Downloading Illumina Sequence Data

General Genomic Information

You’ll need to know which cutter you are using, so you can pull/use the appropriate barcode and splitting scripts. Basically, each sample/file will end up labeled with a Biotin Plate barcode, and an individual Well barcode.

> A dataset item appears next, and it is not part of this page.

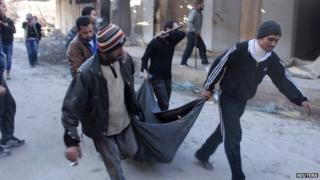 Men carry the body of an executed detainee found at a children's hospital occupied by the Islamic State in Iraq and the Levant (ISIS) in Aleppo (8 January 2014)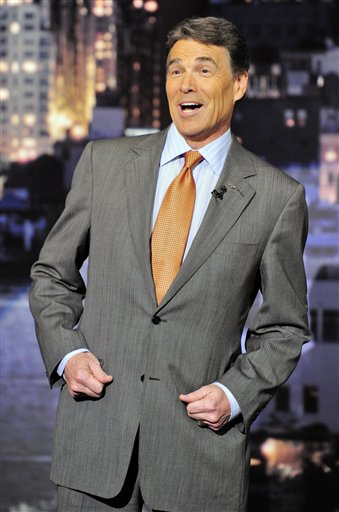 "Republican Presidential candidate Rick Perry reads the ""Top Ten"" list on the set of the ""Late Show with David Letterman,"" Thursday, Nov. 10, 2011 in New York."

These will look something like (for Sbf1):

PlateBarcode-CC_CCTGCA_GG_FRAGMENT

Cutters

The two cutters we primarily use are:

Six cutter (5' - CTGCA_G - 3') Pst1
Eight cutter (5' - CCTGCA_GG - 3') Sbf1

Q Phred Quality scores

Initial files are .fastq because they contain Q quality scores.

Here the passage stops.